1 NAME OF THE MEDICINAL PRODUCT

Nitrofurantoin 100mg Capsules

2 QUALITATIVE AND QUANTITATIVE COMPOSITION

Each capsule contains 100 mg of Nitrofurantoin Ph Eur in macrocrystalline form. For a full list of excipients, see section 6.1.

3 PHARMACEUTICAL FORM

Yellow coloured free flowing granules filled in hard gelatine capsule with white body printed with “100” in black and yellow cap printed with “NTF” in black.

4    CLINICAL PARTICULARS

4.1    Therapeutic indications

Nitrofurantoin is indicated for the treatment of and prophylaxis against acute or recurrent, uncomplicated lower urinary tract infections when due to susceptible micro-organisms (see section 4.4 and 5.1)

Consideration should be given to official guidance on the appropriate use of antibacterial agents.

4.2 Posology and method of administration

Dosage:

Adults

Acute Uncomplicated Urinary Tract Infections (UTIs): 50 mg four times daily for seven days.

Severe chronic recurrence (UTIs): 100 mg four times daily for seven days.

Long term suppression: 50-100 mg once a day.

Prophylaxis: 50 mg four times daily for the duration of procedure and for three days thereafter.

Children and Infants over three months of age

Acute Urinary Tract Infections: 3mg/kg day in four divided doses for seven days. Suppressive - 1mg/kg, once a day.

For children under 25kg body weight other formulations of nitrofurantoin should be considered

Elderly

Provided there is no significant renal impairment, in which Nitrofurantoin is contraindicated, the dosage should be that for any normal adult. See precaution and risks to elderly patients associated with long-term therapy (Section 4.8).

4.3 Contraindications

Patients with known hypersensitivity to nitrofurantoin or other nitrofurans.

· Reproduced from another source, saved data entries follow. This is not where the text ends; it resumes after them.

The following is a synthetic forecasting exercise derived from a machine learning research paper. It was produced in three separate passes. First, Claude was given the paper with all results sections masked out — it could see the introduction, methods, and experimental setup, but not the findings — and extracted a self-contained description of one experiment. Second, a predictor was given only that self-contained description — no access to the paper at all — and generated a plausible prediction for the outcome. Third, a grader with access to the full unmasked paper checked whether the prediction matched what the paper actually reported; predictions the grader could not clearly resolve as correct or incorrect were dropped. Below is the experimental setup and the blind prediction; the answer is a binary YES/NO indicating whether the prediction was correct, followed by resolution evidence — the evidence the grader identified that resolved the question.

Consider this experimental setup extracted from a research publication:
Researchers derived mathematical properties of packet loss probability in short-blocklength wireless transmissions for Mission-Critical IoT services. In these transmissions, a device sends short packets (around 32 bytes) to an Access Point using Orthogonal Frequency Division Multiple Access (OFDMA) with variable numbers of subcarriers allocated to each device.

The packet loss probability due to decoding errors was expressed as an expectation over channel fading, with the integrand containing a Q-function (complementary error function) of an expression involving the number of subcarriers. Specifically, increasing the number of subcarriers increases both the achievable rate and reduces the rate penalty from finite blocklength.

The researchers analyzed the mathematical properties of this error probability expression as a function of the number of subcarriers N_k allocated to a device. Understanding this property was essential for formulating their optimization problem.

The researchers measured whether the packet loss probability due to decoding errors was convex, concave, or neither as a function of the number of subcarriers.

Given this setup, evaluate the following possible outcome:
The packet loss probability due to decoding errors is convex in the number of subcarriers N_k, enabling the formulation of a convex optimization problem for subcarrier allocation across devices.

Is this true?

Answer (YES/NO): YES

Patients suffering from renal dysfunction with an eGFR of less than 45 ml/minute. Nitrofurantoin may be used with caution as short-course therapy only for the treatment of uncomplicated lower urinary tract infection in individual cases with an eGFR between 30-44 ml/min to treat resistant pathogens, when the benefits are expected to outweigh the risks.

G6PD deficiency (see also Section 4.6)

Acute porphyria.

In infants under three months of age as well as pregnant patients at term (during labour and delivery) because of the theoretical possibility of haemolytic anaemia in the foetus or in the newborn infant due to immature erythrocyte enzyme systems.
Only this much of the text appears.